**BRIEF:** Your answer is the lines below, exactly, from the one that contains "boxes (frame 1 of 3, image" through the one that contains "common name: african bush elephant", both included.

━━ GIVEN RECORDS ━━

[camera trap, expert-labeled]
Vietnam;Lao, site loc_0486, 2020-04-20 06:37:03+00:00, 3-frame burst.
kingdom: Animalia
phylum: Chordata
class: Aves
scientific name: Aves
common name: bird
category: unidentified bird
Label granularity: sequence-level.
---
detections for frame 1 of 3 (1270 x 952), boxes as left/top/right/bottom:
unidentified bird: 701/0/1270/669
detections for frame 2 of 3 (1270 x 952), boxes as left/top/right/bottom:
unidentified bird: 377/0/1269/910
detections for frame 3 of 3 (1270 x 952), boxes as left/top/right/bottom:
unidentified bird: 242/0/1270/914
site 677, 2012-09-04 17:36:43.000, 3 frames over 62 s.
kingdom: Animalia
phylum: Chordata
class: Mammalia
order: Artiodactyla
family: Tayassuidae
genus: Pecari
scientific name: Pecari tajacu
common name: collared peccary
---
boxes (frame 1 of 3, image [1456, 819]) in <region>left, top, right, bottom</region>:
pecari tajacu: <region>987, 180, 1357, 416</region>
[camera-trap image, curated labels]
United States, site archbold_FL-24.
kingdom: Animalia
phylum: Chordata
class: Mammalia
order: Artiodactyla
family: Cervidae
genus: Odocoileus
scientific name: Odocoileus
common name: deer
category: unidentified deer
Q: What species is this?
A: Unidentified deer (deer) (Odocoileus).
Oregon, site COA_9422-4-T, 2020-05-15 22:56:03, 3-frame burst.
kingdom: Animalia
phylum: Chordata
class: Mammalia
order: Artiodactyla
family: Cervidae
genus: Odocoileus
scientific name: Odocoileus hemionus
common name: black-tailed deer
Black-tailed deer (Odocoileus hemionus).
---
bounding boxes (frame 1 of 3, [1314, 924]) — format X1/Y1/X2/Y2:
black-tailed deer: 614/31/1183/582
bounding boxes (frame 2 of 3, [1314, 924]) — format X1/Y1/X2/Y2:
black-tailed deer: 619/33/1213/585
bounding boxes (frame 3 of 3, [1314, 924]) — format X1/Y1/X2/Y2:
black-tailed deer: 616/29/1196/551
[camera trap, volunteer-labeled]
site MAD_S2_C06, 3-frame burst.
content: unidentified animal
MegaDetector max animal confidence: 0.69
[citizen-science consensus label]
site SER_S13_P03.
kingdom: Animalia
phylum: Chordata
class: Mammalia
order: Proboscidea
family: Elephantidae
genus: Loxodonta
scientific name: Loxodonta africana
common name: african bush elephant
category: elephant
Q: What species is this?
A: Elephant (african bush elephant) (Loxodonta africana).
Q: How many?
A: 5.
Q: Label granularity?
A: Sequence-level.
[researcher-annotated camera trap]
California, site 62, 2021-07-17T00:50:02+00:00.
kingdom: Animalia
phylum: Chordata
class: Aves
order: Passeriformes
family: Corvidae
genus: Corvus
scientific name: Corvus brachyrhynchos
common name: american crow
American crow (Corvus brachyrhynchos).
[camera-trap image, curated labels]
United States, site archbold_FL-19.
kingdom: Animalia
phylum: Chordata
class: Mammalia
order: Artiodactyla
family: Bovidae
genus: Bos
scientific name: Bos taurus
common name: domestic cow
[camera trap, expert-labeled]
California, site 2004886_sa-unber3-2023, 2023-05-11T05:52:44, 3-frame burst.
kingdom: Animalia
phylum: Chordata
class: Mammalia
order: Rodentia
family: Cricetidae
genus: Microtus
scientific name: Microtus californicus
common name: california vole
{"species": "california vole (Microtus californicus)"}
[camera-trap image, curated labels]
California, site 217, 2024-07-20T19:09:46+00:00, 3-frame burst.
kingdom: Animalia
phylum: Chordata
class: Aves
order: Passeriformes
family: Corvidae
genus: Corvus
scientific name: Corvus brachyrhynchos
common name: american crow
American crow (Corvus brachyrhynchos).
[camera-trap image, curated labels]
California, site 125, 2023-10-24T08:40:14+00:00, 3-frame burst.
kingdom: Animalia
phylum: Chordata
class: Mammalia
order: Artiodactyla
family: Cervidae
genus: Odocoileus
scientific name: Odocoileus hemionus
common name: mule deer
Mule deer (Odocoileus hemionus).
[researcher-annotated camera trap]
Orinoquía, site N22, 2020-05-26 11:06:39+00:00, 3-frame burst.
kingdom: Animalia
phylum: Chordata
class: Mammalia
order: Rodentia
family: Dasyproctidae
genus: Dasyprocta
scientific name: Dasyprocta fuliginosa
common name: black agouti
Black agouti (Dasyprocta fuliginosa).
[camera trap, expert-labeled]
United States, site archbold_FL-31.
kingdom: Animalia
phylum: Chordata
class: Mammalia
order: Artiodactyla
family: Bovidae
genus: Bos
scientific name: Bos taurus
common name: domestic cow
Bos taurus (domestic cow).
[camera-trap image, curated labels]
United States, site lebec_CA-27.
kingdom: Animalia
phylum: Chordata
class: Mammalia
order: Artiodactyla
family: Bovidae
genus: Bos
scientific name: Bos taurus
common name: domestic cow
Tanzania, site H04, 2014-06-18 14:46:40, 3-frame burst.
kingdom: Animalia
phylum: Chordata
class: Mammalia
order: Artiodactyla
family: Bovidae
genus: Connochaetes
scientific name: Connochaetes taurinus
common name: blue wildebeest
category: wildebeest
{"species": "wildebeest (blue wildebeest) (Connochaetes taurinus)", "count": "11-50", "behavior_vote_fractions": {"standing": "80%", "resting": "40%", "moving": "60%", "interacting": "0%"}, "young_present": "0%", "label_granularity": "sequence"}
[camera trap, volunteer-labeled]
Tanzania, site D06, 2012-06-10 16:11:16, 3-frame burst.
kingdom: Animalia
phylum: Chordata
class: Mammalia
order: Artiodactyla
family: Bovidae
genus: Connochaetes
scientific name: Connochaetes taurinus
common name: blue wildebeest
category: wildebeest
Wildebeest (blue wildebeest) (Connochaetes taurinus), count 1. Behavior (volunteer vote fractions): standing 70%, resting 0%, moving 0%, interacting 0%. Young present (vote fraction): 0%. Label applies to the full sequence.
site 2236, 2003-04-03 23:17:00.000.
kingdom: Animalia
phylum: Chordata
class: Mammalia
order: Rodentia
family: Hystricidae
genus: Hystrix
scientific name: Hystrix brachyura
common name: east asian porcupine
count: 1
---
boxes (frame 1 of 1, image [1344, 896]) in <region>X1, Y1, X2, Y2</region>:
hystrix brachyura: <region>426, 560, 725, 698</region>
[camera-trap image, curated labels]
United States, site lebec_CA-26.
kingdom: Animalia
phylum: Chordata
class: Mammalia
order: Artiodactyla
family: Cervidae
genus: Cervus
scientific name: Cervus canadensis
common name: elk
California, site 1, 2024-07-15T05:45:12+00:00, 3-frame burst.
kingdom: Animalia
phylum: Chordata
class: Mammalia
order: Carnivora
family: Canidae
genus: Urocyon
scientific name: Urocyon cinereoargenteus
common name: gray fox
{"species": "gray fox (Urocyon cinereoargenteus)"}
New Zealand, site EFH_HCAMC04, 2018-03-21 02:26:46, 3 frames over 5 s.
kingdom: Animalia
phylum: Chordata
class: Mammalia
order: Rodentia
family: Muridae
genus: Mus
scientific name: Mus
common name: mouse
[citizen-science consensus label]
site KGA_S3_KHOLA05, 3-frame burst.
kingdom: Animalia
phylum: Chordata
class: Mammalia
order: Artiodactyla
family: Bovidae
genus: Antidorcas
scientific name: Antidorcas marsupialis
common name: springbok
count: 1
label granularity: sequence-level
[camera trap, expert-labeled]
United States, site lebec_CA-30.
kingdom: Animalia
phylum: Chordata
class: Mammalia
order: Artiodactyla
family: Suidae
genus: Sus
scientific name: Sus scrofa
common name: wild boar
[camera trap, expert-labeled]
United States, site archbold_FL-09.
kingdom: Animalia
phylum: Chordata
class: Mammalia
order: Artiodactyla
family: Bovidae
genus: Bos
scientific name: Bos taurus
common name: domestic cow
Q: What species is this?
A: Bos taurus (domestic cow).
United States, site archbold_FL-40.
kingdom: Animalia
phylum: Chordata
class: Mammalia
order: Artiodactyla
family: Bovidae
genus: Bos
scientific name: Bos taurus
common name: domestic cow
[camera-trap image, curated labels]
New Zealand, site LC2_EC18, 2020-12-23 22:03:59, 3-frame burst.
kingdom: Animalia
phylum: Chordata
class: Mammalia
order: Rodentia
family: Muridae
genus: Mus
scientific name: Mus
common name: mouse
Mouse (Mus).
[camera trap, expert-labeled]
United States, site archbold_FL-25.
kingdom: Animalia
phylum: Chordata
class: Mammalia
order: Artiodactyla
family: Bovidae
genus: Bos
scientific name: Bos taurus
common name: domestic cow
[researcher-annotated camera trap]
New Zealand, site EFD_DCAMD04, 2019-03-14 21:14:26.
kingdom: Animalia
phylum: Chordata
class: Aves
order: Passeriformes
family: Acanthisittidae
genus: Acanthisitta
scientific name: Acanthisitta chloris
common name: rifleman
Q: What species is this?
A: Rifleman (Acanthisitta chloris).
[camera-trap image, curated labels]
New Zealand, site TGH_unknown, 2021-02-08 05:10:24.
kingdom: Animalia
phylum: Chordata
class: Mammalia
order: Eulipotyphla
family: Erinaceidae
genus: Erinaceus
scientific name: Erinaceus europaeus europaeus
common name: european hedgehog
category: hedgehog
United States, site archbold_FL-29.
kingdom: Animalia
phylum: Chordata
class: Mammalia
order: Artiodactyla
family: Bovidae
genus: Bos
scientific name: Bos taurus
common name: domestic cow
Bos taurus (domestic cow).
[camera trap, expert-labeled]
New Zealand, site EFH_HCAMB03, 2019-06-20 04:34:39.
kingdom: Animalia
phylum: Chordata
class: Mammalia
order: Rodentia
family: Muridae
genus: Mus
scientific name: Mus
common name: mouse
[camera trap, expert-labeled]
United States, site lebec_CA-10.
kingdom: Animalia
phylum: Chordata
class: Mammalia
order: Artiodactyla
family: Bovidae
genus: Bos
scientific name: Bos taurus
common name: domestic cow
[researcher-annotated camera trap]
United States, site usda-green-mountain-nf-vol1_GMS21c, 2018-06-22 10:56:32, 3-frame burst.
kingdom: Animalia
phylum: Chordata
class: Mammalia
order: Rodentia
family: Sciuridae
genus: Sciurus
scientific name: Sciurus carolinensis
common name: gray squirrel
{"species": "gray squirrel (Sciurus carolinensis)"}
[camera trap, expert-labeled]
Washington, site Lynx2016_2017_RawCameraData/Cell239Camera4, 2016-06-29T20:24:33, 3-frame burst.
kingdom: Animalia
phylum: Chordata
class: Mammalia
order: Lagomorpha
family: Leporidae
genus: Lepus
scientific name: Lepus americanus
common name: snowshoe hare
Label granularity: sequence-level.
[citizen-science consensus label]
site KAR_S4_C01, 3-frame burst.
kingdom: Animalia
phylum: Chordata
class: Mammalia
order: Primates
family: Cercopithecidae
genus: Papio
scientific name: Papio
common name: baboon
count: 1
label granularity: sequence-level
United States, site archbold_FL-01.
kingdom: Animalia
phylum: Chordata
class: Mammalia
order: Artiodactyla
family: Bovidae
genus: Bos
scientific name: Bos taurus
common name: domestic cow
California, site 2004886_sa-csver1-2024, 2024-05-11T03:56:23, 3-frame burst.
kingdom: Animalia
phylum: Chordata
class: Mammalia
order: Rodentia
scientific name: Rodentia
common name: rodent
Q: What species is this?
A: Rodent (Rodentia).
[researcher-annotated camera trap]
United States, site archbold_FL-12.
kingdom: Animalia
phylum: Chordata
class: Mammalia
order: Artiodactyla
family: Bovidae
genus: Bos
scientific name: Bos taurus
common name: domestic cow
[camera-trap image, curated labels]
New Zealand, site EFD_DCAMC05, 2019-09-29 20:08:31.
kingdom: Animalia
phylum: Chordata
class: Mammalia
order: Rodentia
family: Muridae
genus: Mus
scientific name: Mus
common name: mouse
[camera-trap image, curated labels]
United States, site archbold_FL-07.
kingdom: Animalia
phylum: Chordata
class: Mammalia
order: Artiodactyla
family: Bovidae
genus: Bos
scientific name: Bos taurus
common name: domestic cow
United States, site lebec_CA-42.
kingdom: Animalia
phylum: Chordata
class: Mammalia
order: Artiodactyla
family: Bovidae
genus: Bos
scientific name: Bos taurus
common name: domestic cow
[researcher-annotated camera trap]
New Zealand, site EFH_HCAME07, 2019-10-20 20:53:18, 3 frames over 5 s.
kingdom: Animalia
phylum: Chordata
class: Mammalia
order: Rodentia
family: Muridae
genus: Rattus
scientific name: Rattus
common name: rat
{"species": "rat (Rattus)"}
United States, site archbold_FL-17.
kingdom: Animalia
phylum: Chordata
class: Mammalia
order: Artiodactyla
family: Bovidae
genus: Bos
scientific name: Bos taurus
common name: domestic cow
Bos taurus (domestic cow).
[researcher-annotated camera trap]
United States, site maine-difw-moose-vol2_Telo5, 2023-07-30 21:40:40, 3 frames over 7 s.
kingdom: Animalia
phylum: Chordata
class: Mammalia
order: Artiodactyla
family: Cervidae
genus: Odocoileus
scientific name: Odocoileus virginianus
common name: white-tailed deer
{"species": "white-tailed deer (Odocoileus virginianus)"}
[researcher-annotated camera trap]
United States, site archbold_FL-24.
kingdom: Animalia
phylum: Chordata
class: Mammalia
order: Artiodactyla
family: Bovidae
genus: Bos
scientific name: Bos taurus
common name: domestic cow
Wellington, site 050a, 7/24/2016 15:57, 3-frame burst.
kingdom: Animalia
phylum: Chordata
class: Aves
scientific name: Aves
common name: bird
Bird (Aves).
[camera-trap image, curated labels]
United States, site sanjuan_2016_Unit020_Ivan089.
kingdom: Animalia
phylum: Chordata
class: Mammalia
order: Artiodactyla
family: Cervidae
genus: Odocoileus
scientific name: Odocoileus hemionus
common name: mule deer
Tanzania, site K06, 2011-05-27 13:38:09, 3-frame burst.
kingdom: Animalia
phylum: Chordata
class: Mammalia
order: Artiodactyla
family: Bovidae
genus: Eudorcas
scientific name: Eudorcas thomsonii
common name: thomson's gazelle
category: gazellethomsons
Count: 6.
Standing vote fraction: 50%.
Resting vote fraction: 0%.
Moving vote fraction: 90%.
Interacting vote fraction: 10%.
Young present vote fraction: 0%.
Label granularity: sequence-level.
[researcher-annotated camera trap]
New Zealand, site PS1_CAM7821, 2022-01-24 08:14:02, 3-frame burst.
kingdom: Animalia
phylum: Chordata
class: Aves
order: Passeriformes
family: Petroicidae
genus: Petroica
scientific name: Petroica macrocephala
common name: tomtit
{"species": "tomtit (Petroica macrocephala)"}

━━━

**RESPONSE TO THIS EXERCISE:**
boxes (frame 1 of 3, image [1456, 819]) in <region>left, top, right, bottom</region>:
pecari tajacu: <region>987, 180, 1357, 416</region>
[camera-trap image, curated labels]
United States, site archbold_FL-24.
kingdom: Animalia
phylum: Chordata
class: Mammalia
order: Artiodactyla
family: Cervidae
genus: Odocoileus
scientific name: Odocoileus
common name: deer
category: unidentified deer
Q: What species is this?
A: Unidentified deer (deer) (Odocoileus).
Oregon, site COA_9422-4-T, 2020-05-15 22:56:03, 3-frame burst.
kingdom: Animalia
phylum: Chordata
class: Mammalia
order: Artiodactyla
family: Cervidae
genus: Odocoileus
scientific name: Odocoileus hemionus
common name: black-tailed deer
Black-tailed deer (Odocoileus hemionus).
---
bounding boxes (frame 1 of 3, [1314, 924]) — format X1/Y1/X2/Y2:
black-tailed deer: 614/31/1183/582
bounding boxes (frame 2 of 3, [1314, 924]) — format X1/Y1/X2/Y2:
black-tailed deer: 619/33/1213/585
bounding boxes (frame 3 of 3, [1314, 924]) — format X1/Y1/X2/Y2:
black-tailed deer: 616/29/1196/551
[camera trap, volunteer-labeled]
site MAD_S2_C06, 3-frame burst.
content: unidentified animal
MegaDetector max animal confidence: 0.69
[citizen-science consensus label]
site SER_S13_P03.
kingdom: Animalia
phylum: Chordata
class: Mammalia
order: Proboscidea
family: Elephantidae
genus: Loxodonta
scientific name: Loxodonta africana
common name: african bush elephant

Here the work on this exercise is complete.